Work instruction 1 >>
In the tulip garden essay below, transcribe the passage starting with "I tipped my" and going on through "is still beautiful.".
Work instruction 2 >>
According to the tulip garden essay below, what year did the morning in the garden take place?

Document passage >>
◆ ◆ ◆ ◆ ◆
The flowers swayed with the gentle wind. Some were classic tulip cups and others had exotic Turkish points, and they were planted so thickly the flowers were forced to spill over the stone in every direction. There was every possible color and shape, a veritable catalogue of blossom and crazy quilt of color.
I sat on the sun-warmed bench and tried to take it all in. The view, the scent of cold mountain springtime, the hyacinth perfume, the astonishing color.
The kaleidoscope was not my kind of design. I like white plates and black sweaters. I plant great swaths of classic King Alfred daffodils. I even hate mixed nuts (give me straight cashews or almonds, please).
But I was utterly seduced and enchanted by this curious garden. Everything that people try to conjure up with springtime celebrations, with Easter eggs and Easter bonnets, candy rabbits and pots of pink hyacinths – hope and laughter, boundless joy, the exuberance of life renewed – was there in those flowers, dancing in the sunshine above the warm dark stone.
The eccentricity and extravagance that the Berkshires have specialized in since the days of the oil barons in their “Cottage” mansions didn’t look quite the same after that morning. Yes, I would go on complaining about the dotty new agers and the trust fund babies, the life coaches and the job applicants who tell about their spiritual quests. But we all came here, we outsiders, on one quest or another.
I tipped my head back and looked at the tulips moving gently against the bright blue sky, and thought about Heartman whom I’d never met, and the stranger who had sent him to me. We all loved this beautiful region, this particular place on earth.
At the parking lot, there was a van from Canyon Ranch. A dozen people were waving their arms in the air. Their leader was a fit man with grizzled hair who glanced at me as I rounded the wall. He smiled, and I knew he knew where I had been. He turned back to his Canyon Ranch group and began leading them up the hill, away from our heart’s garden.
That took place in 2002. A week ago, something in the air reminded me of Heartman’s call. I went back to Olivia’s Overlook and took the photograph you see above. The garden is gone, and stones have been piled to make the grassy slope inaccessible. The view is still beautiful.
And because we need tulips, here is a photograph from a place that is now part of my life, the park by the World Financial Center in New York.
◆ ◆ ◆ ◆ ◆
Data shown >>
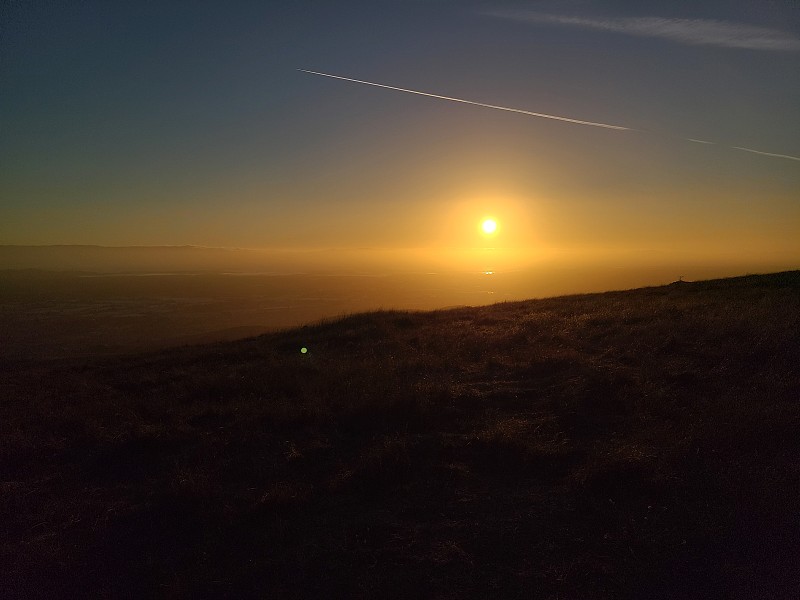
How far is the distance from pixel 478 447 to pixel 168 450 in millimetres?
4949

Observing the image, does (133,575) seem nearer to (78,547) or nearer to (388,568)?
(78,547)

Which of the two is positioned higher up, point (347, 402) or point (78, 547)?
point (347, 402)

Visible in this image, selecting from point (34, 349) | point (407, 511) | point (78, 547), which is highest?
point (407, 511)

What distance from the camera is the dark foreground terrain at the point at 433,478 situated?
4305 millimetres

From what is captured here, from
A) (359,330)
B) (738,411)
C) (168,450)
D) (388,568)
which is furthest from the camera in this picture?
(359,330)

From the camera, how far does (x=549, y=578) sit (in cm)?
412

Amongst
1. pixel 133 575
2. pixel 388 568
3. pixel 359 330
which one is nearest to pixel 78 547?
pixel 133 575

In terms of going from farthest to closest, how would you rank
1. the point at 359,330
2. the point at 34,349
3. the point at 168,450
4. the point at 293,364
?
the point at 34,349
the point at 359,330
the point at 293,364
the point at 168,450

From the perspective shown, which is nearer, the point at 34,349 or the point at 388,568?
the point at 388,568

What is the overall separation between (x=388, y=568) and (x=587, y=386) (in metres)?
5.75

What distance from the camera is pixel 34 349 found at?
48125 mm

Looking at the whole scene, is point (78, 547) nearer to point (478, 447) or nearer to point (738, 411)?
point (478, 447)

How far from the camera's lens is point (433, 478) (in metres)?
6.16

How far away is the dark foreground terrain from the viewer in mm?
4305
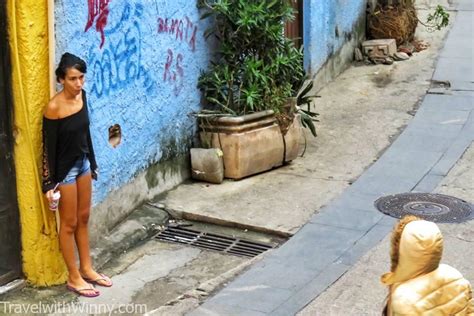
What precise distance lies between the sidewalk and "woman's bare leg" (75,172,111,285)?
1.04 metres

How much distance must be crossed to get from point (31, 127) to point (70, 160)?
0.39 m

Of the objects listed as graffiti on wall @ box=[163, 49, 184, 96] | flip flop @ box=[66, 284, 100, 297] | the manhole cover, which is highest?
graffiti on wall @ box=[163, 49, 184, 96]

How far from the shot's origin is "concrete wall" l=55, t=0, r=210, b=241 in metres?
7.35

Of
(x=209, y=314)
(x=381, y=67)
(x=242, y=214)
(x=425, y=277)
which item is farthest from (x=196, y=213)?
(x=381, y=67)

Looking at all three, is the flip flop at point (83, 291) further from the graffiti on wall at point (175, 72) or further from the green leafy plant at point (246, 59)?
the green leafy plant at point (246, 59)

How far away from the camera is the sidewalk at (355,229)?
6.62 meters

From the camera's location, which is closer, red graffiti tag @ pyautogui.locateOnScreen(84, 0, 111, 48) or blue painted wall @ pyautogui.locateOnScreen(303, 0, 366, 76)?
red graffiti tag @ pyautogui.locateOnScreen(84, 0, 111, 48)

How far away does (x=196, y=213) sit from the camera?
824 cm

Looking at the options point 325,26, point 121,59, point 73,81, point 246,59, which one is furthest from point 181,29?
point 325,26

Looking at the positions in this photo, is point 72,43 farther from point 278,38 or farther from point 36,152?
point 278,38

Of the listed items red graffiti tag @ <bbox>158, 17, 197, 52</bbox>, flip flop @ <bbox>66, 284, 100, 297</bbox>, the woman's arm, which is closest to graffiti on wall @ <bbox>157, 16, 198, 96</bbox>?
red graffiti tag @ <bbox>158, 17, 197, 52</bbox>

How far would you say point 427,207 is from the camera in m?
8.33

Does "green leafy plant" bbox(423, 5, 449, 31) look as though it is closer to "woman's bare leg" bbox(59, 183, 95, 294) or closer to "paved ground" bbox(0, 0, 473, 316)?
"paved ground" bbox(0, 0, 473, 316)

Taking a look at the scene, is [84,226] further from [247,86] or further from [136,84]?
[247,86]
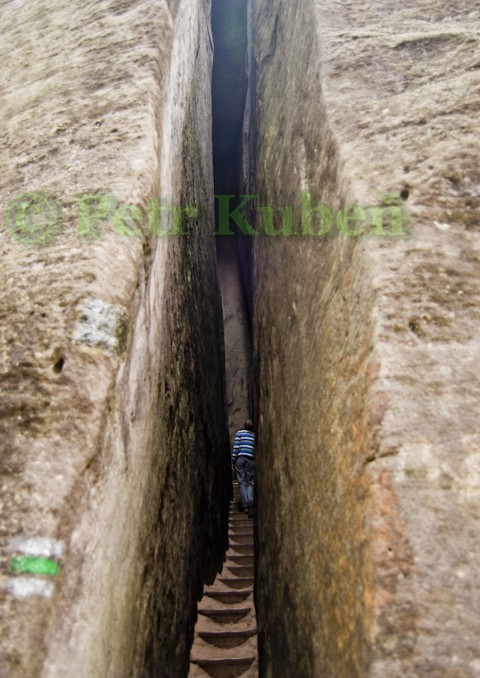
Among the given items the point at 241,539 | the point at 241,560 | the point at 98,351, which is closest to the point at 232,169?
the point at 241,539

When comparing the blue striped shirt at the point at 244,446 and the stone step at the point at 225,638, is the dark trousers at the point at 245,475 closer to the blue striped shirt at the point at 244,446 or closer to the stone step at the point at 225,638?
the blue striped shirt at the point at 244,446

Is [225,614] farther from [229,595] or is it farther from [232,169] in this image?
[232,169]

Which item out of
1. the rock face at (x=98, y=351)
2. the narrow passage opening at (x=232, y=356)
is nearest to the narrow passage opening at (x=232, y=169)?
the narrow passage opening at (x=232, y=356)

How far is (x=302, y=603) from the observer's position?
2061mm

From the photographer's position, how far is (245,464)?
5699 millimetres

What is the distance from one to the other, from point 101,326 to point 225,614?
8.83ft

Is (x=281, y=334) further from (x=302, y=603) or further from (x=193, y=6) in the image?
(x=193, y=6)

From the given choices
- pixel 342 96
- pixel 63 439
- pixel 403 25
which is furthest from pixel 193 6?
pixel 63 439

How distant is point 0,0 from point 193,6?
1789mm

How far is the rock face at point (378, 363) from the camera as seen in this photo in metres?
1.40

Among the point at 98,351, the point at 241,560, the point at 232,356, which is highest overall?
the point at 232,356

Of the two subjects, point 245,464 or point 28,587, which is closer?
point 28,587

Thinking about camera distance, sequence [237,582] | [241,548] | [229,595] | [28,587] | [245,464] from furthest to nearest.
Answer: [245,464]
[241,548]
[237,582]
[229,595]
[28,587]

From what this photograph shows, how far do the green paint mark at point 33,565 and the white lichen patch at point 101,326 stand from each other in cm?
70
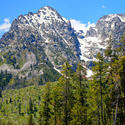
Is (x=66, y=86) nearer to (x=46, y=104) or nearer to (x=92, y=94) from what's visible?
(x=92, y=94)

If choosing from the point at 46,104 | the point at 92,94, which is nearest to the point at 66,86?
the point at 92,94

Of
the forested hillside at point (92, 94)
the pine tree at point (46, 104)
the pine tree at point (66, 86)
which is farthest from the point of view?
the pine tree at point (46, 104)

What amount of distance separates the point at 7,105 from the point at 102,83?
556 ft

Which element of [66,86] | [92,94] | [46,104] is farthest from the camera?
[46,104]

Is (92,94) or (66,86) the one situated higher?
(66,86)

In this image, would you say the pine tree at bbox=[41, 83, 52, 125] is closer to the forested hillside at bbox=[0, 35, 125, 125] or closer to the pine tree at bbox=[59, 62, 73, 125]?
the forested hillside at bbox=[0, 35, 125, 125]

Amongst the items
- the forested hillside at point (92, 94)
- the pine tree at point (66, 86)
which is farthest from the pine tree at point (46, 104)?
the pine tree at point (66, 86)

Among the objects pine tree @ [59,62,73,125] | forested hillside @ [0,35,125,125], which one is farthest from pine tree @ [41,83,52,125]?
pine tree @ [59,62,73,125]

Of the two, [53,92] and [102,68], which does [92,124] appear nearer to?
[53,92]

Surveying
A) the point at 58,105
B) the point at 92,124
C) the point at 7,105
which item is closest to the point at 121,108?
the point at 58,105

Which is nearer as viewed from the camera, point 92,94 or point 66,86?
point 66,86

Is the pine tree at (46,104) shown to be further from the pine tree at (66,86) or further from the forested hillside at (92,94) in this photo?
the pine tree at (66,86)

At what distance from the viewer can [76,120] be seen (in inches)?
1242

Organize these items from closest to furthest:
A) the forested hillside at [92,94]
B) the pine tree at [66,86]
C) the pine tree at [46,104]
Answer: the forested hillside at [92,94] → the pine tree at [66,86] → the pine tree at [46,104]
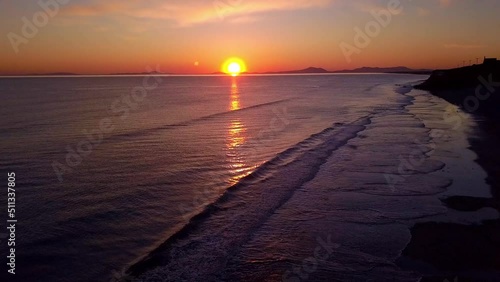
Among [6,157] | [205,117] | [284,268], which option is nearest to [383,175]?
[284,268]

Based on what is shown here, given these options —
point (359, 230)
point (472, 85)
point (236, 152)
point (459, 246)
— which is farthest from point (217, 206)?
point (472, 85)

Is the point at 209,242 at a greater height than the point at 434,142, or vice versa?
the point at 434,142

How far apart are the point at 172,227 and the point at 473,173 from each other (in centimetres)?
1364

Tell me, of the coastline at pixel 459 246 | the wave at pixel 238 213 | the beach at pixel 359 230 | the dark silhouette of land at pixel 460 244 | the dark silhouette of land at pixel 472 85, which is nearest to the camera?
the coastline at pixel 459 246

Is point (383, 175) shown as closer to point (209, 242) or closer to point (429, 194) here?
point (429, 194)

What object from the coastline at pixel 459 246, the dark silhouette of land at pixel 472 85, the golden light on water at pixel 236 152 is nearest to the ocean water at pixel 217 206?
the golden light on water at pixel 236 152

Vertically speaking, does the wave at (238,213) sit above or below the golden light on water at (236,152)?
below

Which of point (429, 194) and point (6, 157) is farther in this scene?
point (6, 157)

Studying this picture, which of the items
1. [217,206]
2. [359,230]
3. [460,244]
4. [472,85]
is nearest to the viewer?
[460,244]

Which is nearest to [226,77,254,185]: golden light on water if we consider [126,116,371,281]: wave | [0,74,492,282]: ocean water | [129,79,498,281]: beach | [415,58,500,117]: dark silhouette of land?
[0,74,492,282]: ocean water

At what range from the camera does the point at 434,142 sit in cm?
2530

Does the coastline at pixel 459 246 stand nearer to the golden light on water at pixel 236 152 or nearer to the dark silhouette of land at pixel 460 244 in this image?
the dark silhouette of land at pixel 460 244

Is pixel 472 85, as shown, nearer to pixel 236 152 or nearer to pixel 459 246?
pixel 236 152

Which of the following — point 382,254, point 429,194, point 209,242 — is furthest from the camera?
◆ ◆ ◆ ◆ ◆
Reply 1 >>
I tipped my head back and looked at the tulips moving gently against the bright blue sky, and thought about Heartman whom I’d never met, and the stranger who had sent him to me. We all loved this beautiful region, this particular place on earth.
At the parking lot, there was a van from Canyon Ranch. A dozen people were waving their arms in the air. Their leader was a fit man with grizzled hair who glanced at me as I rounded the wall. He smiled, and I knew he knew where I had been. He turned back to his Canyon Ranch group and began leading them up the hill, away from our heart’s garden.
That took place in 2002. A week ago, something in the air reminded me of Heartman’s call. I went back to Olivia’s Overlook and took the photograph you see above. The garden is gone, and stones have been piled to make the grassy slope inaccessible. The view is still beautiful.

Reply 2 >>
2002